__PROBLEM DETAILS__:
Could you duplicate, word for word, the lines below that run from the one containing "What distance separates" through the one containing "97 millimetres", including both of those lines?

__Dataset entries__:

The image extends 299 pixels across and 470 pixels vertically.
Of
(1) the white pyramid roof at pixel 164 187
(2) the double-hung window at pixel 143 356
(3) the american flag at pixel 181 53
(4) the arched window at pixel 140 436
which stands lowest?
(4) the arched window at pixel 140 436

* * *

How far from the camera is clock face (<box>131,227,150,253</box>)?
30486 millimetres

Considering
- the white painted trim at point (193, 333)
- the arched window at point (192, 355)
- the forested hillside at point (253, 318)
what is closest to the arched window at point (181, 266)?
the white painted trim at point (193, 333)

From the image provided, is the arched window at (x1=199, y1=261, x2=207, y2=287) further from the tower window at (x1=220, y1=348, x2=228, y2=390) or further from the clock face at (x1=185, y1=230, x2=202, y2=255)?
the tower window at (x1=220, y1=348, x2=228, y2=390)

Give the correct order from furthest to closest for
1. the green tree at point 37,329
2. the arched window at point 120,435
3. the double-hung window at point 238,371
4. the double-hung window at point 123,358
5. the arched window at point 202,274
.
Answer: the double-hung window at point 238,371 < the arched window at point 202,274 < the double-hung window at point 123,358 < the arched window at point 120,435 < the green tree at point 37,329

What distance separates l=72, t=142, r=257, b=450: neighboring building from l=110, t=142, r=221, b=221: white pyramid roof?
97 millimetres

__EXERCISE ANSWER__:
What distance separates l=72, t=142, r=257, b=450: neighboring building from l=110, t=142, r=221, b=221: white pyramid roof?
97 millimetres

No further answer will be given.